Para mi sorpresa, y la de cualquiera que vaya de visita a la modesta iglesia, a ras de piso, está su tumba.
No hay ningún cadáver por los alrededores, o al menos eso parece.
Pregunto al señor Rafael si allí están guardados los restos del ánima y no hay respuesta. Mirna se acerca a encenderle una vela y se aleja de nosotros. Confundido, busco algo que me diga que fue de la vida del hombre que vivió hace ya muchos años pero no, no queda nada más que su gran sufrimiento, su larguísima penitencia.
De pie, ante su sepultura, me viene a la cabeza la idea de que lo que hay por allí es más que todo un mundo perturbador; extraño y resbaladizo.

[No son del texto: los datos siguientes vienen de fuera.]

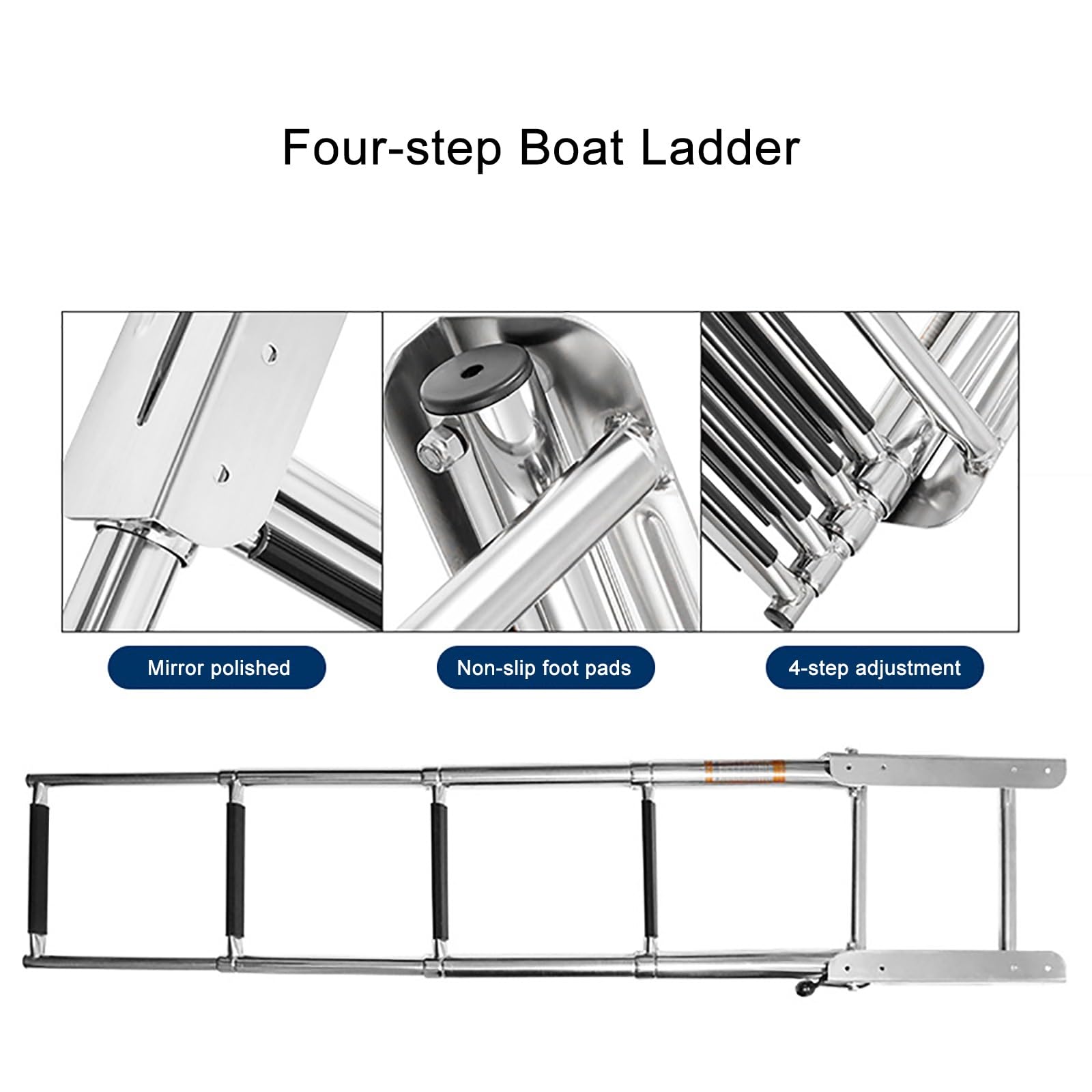 Four-step Boat Ladder

Mirror polished

Non-slip foot pads

4-step adjustment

Puede que este sea el hogar de una esencia divina, la casa de un elegido o, simplemente, un vulgar engaño.
No lo sé, nadie lo sabe.
En la puerta de salida, una anciana muy humilde me regala una estampita con la letanía de siempre: el juicio final ya viene.
Salgo de la capilla de Parasco convencido de que el señor Rafael y Mirna tienen razón.
Esto es todo lo que encuentras cuando te acercas a él.
Su misterio.
Su gloria infinita.
Y me quedan tantas dudas.
Porque antes de llegar al cielo Agustin Parasco ya tiene listo su templo, su santuario; y los miles de creyentes que le rezan y lo adoran.
¿Se le dará el perdón eterno para que deje, por fin, el purgatorio?
¡Quién sabe!
Mientras tanto, puede que una noche cualquiera te lo encuentres por los escabrosos caminos que llevan a La Argentina.